Aptus Value Housing listed recently in the IPO rush and the valuation is not different from many other hot IPOs. But as a method of investing, it is importatnt to understand the business first and then look at valuation in conjecture.
Aptus is a South India focussed HFC/NBFC operating in two segments, housing loans and Small business loans. It was incorporated in 2010 in TN and had since then spread to other parts of South India. It was founded by Mr Anandan, who is a CA and has worked in Murugappa group for 3 decades at leadership levels. Post his retirement he started Aptus. Salute to his entreprenuership at this stage of life. The current branch network and % AUM split is as below:
|State||No. of branches||% AUM|
The company has guided to move into Maharashtra, Orissa and Chhatisgarh market to reduce geographic concentration risk
Total AUM is around 4500 Cr. and recent quarter disburesements were around 420 Cr. Below is the lending profile:
Moreover below are some details of customer profile:
In short we can summarize that Aptus lends primarily to underbanked community which has limited documentary evidence of income and credit profile. 93% of loans are below Rs. 10 lacs, which is expected and provides granularity to book.

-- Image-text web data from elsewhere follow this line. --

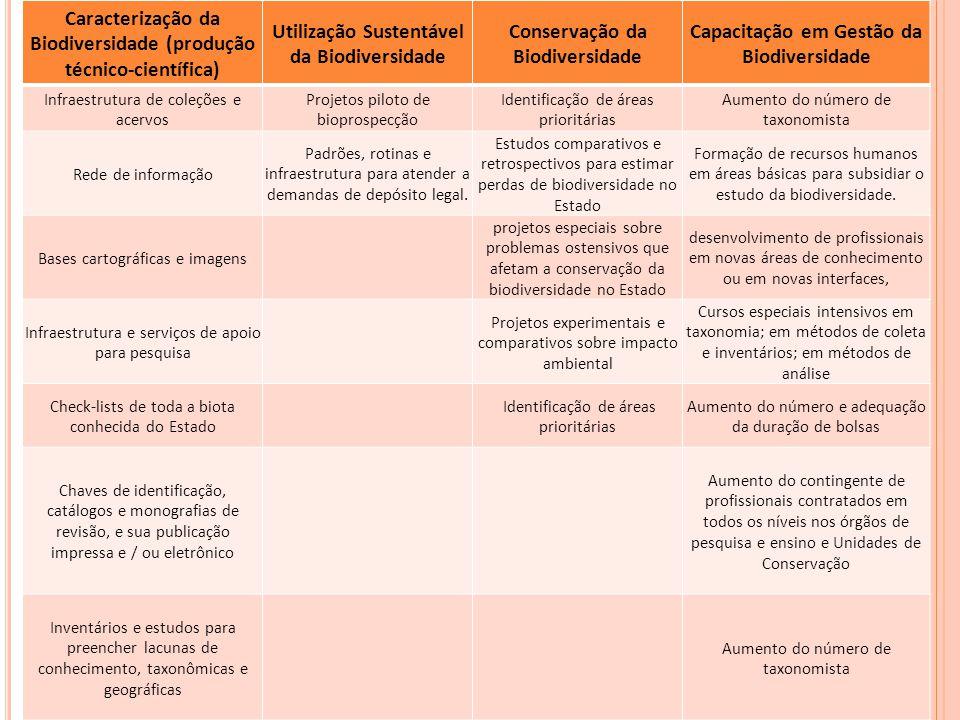 Caracterização da Biodiversidade (produção técnico-científica) Utilização Sustentável da Biodiversidade Conservação da Biodiversidade Capacitação em G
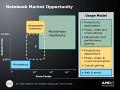 Die Lücke im Notebookmarkt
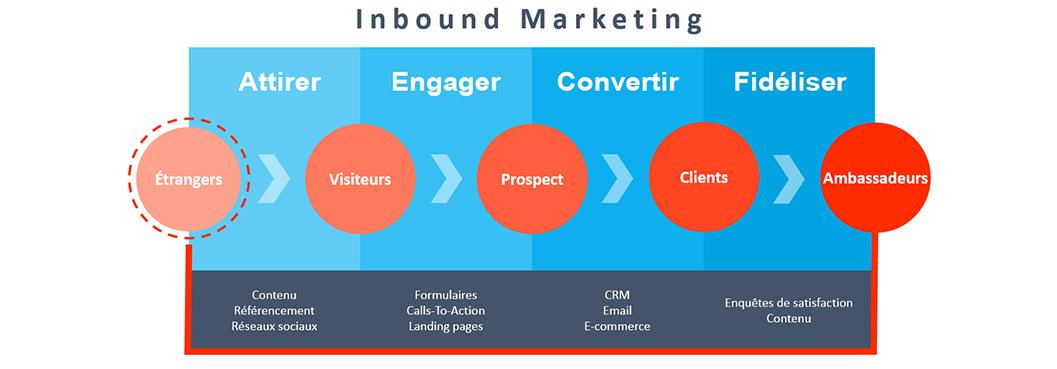 schéma-inbound-marketing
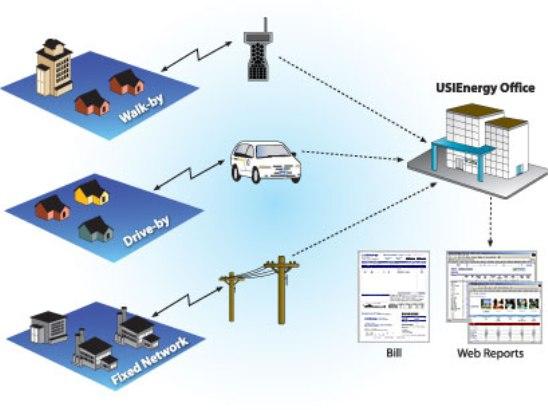 Por lo general las empresas de servicios eligen en primera instancia puntos de medición de tipo industrial y de tipo comercial para iniciar con sistemas AMR.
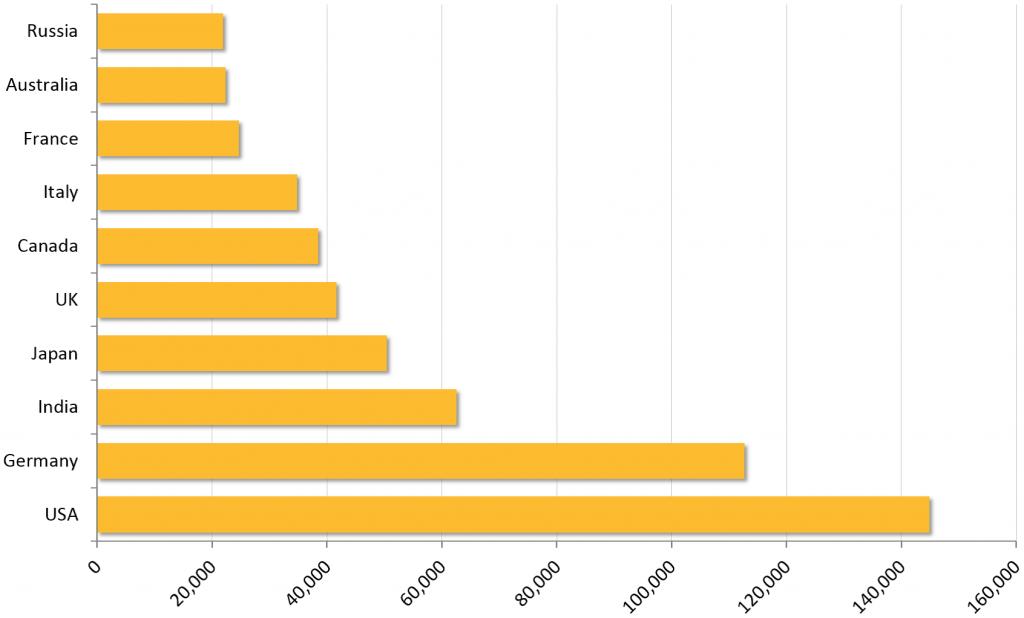 Classifica degli attacchi nei diversi stati_secondo_Symantec_Financial Threat 2015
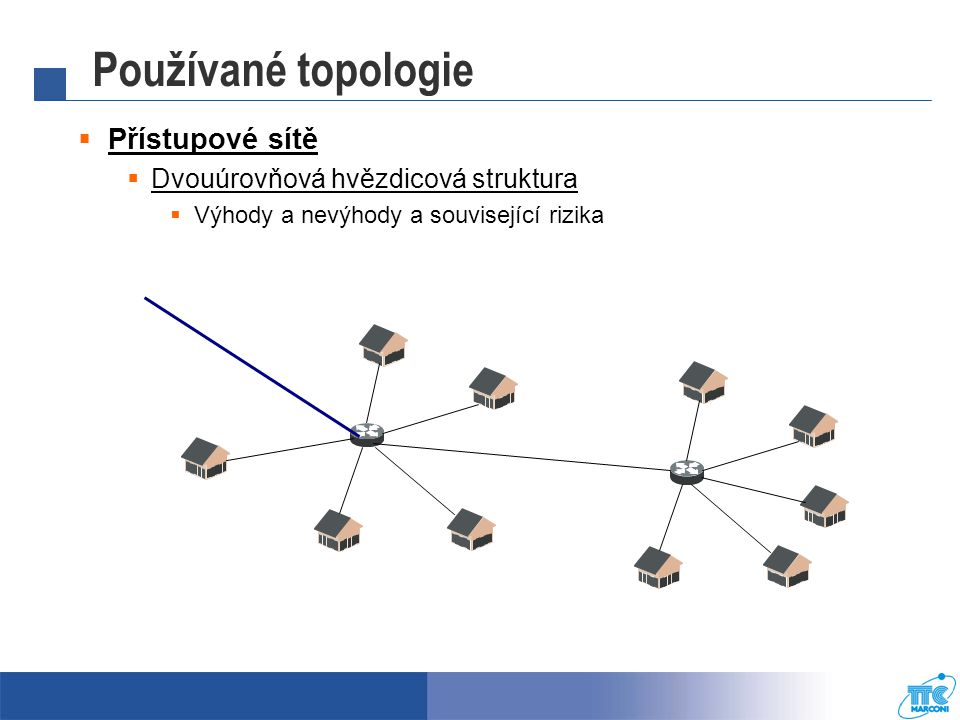 Používané topologie Přístupové sítě Dvouúrovňová hvězdicová struktura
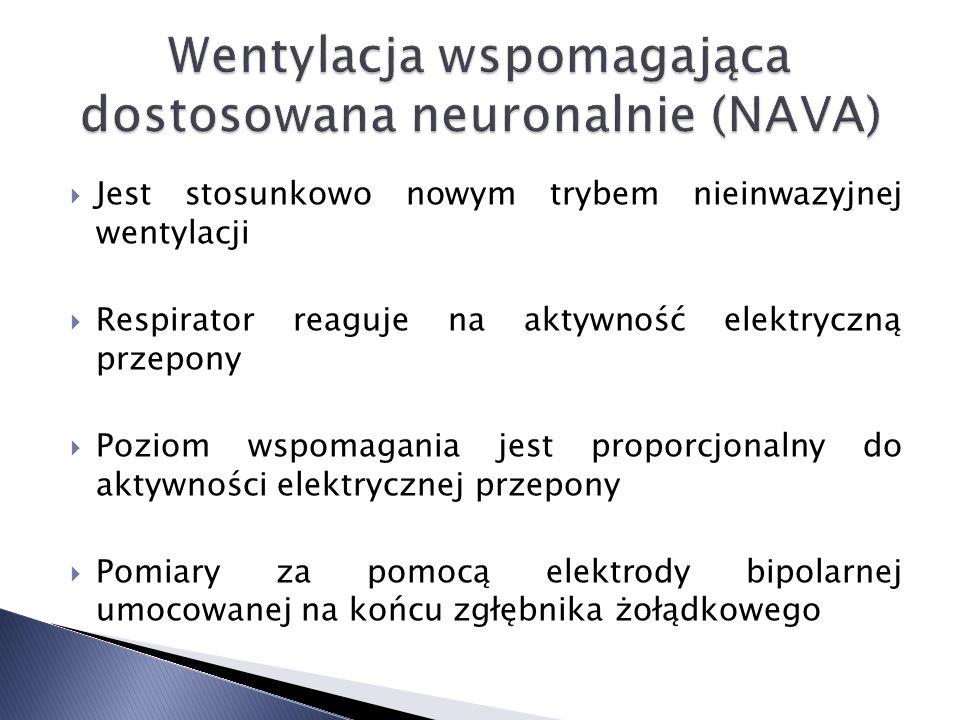 Wentylacja wspomagająca dostosowana neuronalnie (NAVA)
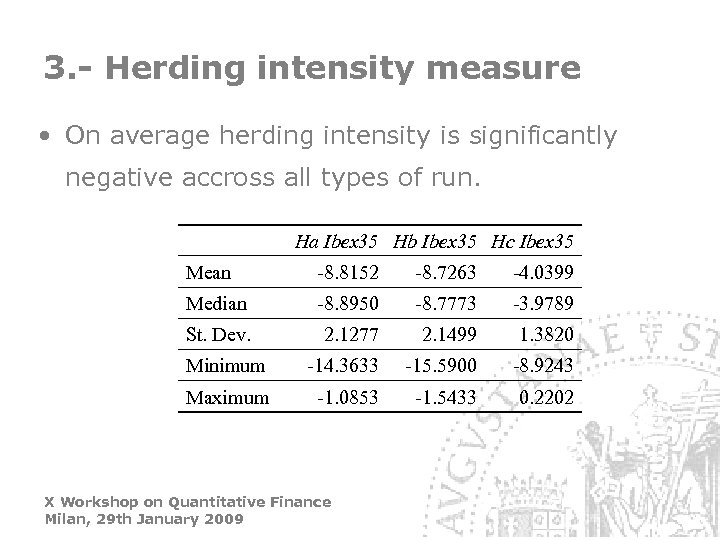 3. - Herding intensity measure • On average herding intensity is significantly negative accross
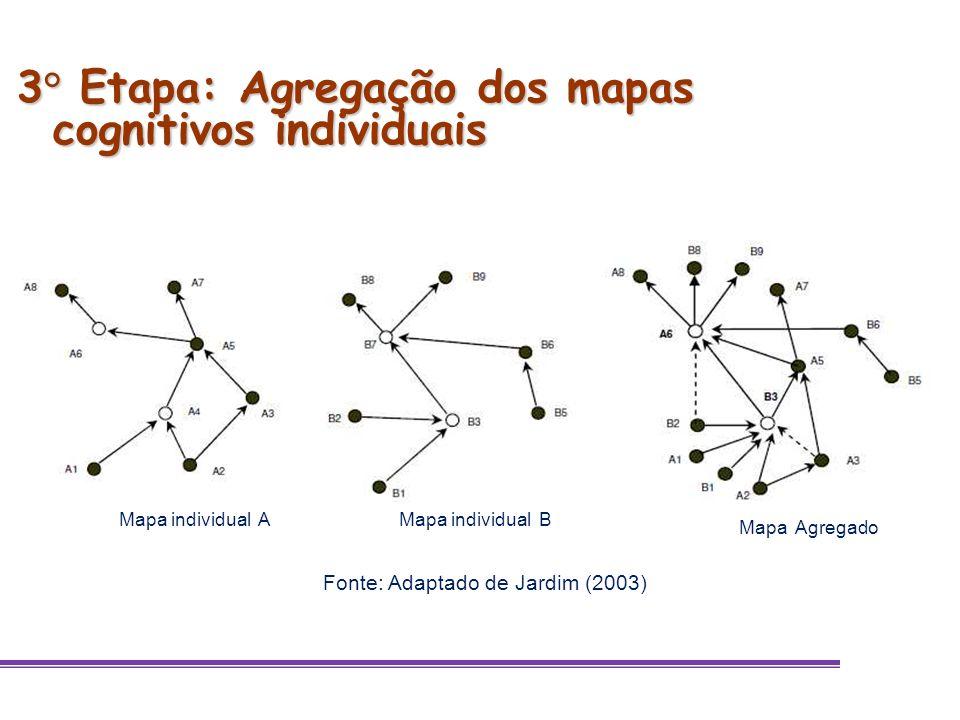 3° Etapa: Agregação dos mapas cognitivos individuais Fonte: Adaptado de Jardim (2003) Mapa individual AMapa individual B Mapa Agregado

Below are some key operating parameters:
|Cost of borrowing||7.9%|
|Opex to Asset||2.7%|
Considering it lends to high risk individuals the yield is high, but it is low cost of borrowing which is allowing it have NIM of 9%. For reference HDFC has 5.8% as COF(it has >30% of it through low cost deposits) compared to 7.9% for Aptus while the yield is 8.1% for HDFC compared to whopping 17% for Aptus. I understand HDFC is not the right comparison since both lend to very different type of customer but it is more to understand the high yields in comparison to COF. We will do a comparison with Aavas later which is very much in similar space.
Below is the liability mix for Aptus:
Company enjoys A+ credit rating for long term funds and intends to improve this further to reduce cost of borrowing.
As we see a large part of funding is long tenure funding from banks (SBI,Axis,HDFC etc.) and NHB, it has decent liability franchise. No funding is from short term commercial papers. Management has guided to maintain securitization at <5% which in my opinion is a good sign, people may have differing view, which is absolutely fine.
The company has gearing of just 0.9 which allows it to grow significantly from here without any capital raise, to me this is huge positive.
The company has demonstrated good return ratios and capital efficiency. Below are key figures:
|Opex to Asset||2.7%|
|Cost to Income||24%|
The company has brilliant RoA aided by good spreads and low credit cost. The opex to asset ratio is also good for the nature of business. As a reference HDFC has opex/asset of 0.21 and cost to income of 8% which is quite understanble since the average ticket size is 3X of Aptus and sales/branch is also significantly higher due to matured network. Since Aptus is opening new branches at fast pace, it takes time for these to generate optimum sales. This should definitely improve in future as branches season.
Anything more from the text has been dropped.